* _Text segment_
[Israel.pm] Essay for Review: “Sherlock Holmes about Awk” - http://shlomifish.livejournal.com/1991.html

Shlomi Fish shlomif at shlomifish.org
Sat Feb 16 10:47:46 PST 2013


Hi Assaf,

thanks for your detailed reply and for the criticism of my essay. However, I
think you could have spent much less time writing a shorter answer.

let me see:

On Fri, 15 Feb 2013 13:57:43 -0500
Assaf Gordon <assafgordon at gmail.com> wrote:

> <warning, possible flamewar :) >
> 
> Helllo Shlomi,
> 
> 
> Shlomi Fish wrote, On 02/15/2013 06:58 AM:
> > 
> > since my 10 minutes talk for the next Perl workshop in concern to “Sherlock
> > Holmes about Awk” was accepted, I finally posted the essay that serves as
> > the basis for it on http://unarmed.shlomifish.org/1991.html . I would
> > appreciate it, if you go over it and see if there are any more remaining
> > typos, which I will be able to fix, and the text of the essay is available
> > under the CC-by licence.
> > 
> > Here is the talk URL and abstract: http://act.perl.org.il/ilpw2013/talk/4574
> > 
> > [QUOTE]
> > Quoting Sir Arthur Conan Doyle's Sherlock Holmes in relevance to why you
> > should not keep Awk in your resident memory, with another quote from Eric
> > Raymond's "The Art of Unix Programming", and some more thoughts about
> > managing human memory. [/QUOTE]
> > 
> 
> That was an interesting read, thanks for sharing.
> However, as an avid AWK fan who uses it daily, I strongly disagree with the
> gist of your essay.
> 
> It seems to me the essay touches two main issues:
> 1. Programmer's memory is a precious resource, and it should not waste by
> learning too many things (be it more programming languages or other things).

* _Entries shown_
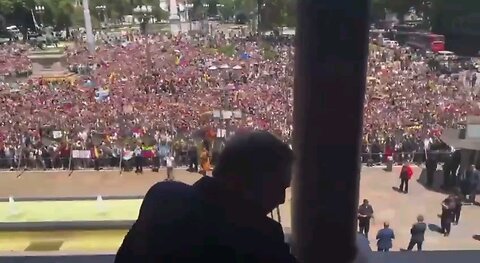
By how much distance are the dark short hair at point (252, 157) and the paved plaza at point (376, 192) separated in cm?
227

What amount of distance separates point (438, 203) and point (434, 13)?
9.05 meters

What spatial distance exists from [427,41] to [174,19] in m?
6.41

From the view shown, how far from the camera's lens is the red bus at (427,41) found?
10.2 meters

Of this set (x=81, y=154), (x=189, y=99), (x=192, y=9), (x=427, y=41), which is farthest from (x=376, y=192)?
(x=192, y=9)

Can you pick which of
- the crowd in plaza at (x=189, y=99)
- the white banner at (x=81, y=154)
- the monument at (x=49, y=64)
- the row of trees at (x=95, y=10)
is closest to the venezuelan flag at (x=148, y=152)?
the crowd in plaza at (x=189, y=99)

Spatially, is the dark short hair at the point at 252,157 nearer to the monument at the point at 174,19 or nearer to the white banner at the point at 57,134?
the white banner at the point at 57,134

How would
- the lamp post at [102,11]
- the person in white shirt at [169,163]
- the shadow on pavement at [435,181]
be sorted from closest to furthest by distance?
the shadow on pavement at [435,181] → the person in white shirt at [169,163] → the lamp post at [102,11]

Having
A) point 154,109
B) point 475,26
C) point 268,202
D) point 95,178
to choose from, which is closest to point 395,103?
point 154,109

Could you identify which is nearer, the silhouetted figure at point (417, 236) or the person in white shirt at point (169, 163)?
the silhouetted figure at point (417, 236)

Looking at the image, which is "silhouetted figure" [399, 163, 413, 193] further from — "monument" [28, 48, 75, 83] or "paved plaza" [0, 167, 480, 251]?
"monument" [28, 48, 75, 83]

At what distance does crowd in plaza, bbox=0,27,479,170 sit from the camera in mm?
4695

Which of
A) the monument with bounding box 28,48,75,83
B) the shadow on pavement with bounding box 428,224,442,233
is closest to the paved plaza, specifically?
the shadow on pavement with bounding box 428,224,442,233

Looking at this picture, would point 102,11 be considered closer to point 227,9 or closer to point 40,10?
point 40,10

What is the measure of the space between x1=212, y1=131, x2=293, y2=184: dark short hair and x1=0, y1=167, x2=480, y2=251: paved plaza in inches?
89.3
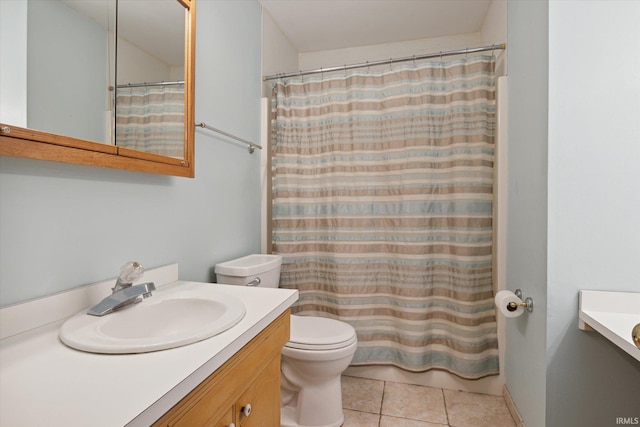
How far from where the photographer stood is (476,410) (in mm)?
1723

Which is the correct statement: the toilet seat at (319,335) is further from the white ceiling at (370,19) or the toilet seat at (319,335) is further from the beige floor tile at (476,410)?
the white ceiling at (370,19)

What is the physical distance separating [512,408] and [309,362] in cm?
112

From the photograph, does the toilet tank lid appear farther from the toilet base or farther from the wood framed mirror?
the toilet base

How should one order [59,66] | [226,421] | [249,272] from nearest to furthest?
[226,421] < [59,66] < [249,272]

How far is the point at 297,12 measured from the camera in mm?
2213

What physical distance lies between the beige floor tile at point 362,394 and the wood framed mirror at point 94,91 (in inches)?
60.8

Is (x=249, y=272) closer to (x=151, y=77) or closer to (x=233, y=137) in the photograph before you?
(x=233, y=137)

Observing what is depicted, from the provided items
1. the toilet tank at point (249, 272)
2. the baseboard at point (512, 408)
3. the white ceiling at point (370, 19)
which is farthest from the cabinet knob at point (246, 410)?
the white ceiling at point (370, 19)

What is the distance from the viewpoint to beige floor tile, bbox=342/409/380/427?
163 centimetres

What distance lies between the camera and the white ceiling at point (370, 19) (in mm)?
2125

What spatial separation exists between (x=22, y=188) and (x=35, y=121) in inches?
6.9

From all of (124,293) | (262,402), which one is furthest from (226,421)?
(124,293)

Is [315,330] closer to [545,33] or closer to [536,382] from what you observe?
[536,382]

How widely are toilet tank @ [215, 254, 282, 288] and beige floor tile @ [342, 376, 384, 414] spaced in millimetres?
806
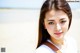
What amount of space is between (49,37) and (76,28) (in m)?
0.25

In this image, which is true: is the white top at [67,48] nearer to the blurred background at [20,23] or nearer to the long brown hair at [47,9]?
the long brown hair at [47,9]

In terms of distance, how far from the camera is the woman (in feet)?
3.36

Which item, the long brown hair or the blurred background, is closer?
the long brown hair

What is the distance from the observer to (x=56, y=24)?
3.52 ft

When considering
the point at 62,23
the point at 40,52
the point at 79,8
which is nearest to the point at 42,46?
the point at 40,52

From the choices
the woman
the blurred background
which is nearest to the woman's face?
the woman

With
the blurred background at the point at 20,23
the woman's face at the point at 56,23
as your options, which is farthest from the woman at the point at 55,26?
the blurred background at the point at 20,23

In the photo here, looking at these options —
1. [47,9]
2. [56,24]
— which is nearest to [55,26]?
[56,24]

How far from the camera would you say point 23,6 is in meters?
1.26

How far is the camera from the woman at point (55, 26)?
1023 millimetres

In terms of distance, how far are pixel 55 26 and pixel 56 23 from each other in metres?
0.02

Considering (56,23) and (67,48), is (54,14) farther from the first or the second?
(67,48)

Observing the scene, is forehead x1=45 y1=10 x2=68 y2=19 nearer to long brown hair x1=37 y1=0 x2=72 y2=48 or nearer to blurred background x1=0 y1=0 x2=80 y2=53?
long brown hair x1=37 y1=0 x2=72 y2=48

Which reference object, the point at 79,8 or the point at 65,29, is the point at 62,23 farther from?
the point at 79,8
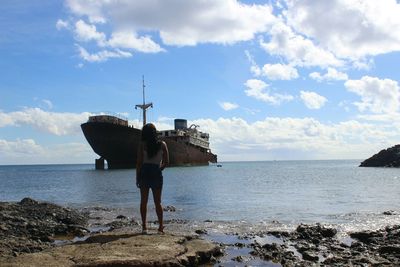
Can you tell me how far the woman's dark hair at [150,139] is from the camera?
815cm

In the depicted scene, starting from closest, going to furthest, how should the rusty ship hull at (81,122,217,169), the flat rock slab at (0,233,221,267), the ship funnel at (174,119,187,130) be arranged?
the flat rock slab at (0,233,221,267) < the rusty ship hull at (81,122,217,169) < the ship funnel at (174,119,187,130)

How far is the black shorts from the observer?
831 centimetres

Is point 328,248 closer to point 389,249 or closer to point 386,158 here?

* _Problem_
From the Awk essay post, copy the passage starting with "Shlomi Fish shlomif" and going on through "a shorter answer.".

* _Correct response_
Shlomi Fish shlomif at shlomifish.org
Sat Feb 16 10:47:46 PST 2013


Hi Assaf,

thanks for your detailed reply and for the criticism of my essay. However, I
think you could have spent much less time writing a shorter answer.